A federal task force set up last year by a presidential executive order spent at least a year developing a “roadmap” for how to curb the 6,000 deaths by suicide among veterans each year — a rate that is, according to the U.S. Department of Veterans Affairs, 1.5 times that of the general population.

Among 10 recommendations the 60-page report makes are creating a national public health campaign, prioritizing suicide surveillance and research, promoting changes to the way research on suicides is conducted, and developing partnerships inside and outside government, according to a copy of the plan obtained by ABC News.

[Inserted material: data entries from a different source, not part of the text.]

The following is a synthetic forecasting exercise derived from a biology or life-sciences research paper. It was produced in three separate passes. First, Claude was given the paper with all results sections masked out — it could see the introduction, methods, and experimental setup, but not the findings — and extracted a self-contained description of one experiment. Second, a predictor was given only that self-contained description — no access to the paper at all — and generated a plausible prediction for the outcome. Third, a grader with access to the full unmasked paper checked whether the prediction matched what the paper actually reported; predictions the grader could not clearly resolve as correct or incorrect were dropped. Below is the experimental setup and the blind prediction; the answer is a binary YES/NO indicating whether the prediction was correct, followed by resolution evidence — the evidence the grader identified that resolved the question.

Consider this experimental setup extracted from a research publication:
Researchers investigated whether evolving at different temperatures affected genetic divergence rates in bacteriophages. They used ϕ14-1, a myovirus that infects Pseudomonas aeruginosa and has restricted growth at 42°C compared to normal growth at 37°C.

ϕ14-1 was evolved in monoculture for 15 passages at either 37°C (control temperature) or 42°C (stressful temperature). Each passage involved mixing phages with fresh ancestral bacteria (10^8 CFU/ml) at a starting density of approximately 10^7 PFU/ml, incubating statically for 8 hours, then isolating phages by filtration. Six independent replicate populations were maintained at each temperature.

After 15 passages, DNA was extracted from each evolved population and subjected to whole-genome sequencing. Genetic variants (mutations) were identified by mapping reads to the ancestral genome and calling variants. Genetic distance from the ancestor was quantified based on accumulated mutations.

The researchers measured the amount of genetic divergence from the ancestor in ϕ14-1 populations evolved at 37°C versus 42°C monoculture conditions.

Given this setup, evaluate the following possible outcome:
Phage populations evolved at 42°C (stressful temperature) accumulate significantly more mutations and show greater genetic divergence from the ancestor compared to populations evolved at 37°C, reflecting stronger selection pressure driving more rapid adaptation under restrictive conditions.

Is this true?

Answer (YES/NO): YES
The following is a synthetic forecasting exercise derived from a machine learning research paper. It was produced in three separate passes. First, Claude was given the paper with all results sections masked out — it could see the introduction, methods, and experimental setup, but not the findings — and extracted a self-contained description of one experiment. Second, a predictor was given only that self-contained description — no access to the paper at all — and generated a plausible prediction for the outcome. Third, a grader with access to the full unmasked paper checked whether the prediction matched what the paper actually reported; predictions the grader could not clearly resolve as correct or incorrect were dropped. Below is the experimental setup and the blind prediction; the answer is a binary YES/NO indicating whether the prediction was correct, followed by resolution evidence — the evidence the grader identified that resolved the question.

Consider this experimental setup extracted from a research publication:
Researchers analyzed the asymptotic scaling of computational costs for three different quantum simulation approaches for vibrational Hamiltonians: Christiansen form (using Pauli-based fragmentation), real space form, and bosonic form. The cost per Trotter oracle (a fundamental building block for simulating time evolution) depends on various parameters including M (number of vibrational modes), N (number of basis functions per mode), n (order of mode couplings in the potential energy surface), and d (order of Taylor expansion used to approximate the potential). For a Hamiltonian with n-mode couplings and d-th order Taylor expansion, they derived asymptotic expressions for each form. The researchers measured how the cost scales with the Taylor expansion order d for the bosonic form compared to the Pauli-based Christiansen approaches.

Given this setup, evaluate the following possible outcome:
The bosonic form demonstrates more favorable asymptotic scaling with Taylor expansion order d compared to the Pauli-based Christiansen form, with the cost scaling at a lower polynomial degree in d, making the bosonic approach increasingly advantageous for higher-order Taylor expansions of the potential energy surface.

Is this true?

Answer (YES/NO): NO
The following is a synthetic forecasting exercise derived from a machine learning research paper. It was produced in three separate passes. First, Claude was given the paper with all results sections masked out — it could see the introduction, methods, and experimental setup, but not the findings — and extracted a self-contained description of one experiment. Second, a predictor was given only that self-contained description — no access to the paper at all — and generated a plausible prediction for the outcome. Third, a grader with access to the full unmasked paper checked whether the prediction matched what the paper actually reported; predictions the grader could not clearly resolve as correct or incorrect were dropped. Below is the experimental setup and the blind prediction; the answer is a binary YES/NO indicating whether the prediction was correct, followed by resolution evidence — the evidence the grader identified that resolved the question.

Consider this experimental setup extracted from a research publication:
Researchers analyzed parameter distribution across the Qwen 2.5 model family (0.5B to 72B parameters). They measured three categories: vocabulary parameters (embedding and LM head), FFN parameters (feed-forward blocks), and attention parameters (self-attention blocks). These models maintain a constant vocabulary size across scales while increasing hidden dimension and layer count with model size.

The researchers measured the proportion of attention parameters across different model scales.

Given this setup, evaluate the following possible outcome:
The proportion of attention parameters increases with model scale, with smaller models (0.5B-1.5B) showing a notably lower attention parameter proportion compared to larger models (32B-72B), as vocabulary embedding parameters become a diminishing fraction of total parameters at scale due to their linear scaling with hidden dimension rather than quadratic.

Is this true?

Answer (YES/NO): NO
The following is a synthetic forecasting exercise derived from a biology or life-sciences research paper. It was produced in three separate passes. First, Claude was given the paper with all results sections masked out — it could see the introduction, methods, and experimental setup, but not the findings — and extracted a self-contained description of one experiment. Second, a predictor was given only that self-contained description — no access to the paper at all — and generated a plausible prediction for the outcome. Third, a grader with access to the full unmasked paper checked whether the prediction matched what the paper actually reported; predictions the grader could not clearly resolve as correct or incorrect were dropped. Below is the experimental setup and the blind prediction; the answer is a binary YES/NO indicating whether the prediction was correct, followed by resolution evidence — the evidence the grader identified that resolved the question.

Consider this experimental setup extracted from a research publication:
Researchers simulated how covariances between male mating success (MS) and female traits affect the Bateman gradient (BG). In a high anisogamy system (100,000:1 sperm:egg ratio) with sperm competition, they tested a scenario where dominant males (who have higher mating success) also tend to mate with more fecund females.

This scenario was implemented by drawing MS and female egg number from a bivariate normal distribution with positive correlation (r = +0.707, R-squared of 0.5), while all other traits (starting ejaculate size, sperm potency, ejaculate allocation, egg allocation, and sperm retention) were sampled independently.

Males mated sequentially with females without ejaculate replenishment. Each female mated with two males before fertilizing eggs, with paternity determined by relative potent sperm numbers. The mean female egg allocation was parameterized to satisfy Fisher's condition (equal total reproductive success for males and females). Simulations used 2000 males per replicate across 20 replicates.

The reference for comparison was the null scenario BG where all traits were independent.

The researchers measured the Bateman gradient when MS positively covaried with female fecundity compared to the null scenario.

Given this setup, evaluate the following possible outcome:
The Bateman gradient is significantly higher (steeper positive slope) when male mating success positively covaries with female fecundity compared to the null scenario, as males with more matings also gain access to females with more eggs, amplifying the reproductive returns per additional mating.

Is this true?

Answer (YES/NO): YES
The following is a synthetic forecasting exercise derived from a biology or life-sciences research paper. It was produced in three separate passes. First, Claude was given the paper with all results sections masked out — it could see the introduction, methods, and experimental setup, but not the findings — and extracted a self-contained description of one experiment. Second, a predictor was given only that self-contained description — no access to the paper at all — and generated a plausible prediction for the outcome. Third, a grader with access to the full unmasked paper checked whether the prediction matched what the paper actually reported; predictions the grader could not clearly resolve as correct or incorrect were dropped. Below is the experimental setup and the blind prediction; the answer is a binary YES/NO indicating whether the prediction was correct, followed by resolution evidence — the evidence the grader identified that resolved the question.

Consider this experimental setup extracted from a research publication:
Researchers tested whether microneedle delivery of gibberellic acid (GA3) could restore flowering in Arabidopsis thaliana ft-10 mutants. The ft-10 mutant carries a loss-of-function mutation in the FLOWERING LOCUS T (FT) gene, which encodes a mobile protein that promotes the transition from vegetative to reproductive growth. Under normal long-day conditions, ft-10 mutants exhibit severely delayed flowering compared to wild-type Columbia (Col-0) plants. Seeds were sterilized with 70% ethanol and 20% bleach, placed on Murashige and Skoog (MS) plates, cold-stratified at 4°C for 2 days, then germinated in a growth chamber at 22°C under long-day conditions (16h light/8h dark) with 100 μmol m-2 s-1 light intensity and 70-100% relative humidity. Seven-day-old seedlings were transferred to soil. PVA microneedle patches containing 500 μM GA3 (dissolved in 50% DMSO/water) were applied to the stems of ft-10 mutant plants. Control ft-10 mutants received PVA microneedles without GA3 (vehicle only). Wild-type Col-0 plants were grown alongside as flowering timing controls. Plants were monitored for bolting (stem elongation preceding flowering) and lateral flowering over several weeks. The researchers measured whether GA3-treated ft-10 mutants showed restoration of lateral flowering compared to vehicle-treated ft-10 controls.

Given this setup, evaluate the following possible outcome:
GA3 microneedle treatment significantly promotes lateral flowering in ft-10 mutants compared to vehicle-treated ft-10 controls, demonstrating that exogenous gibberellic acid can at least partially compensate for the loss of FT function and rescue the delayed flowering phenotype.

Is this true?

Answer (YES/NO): YES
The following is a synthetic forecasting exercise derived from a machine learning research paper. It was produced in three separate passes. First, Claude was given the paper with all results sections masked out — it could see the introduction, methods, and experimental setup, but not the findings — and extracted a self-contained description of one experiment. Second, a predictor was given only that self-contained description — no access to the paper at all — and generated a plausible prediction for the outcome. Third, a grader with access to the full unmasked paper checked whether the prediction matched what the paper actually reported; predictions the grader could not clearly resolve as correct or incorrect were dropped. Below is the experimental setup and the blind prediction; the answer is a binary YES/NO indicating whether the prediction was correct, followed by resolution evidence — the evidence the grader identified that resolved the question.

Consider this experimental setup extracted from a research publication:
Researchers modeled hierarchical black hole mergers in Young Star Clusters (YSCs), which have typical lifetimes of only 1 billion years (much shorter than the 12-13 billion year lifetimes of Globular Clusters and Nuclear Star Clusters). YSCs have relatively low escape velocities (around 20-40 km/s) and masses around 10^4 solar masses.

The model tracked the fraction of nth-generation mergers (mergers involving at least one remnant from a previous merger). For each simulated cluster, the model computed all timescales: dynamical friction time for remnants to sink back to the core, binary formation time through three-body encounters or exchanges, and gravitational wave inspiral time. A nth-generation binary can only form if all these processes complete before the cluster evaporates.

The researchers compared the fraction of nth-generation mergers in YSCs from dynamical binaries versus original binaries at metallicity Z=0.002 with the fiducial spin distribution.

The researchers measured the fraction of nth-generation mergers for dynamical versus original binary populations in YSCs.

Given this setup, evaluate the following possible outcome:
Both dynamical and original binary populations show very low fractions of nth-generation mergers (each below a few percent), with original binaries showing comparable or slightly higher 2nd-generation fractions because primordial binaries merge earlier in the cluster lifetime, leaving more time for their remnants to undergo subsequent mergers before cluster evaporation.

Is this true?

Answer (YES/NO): NO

Other broad goals include encouraging employers and academic institutions to provide mental health and wellness practices, increasing suicide-prevention training in different professions, identifying and promoting effective community-based efforts to prevent suicides, and elevating the issue of how to prevent people from using various methods — like guns, poison or bridges — to take their lives, according to the document. The task force also recommended streamlining access to suicide prevention programs and funding — at the federal level – resources to implement successful suicide prevention programs.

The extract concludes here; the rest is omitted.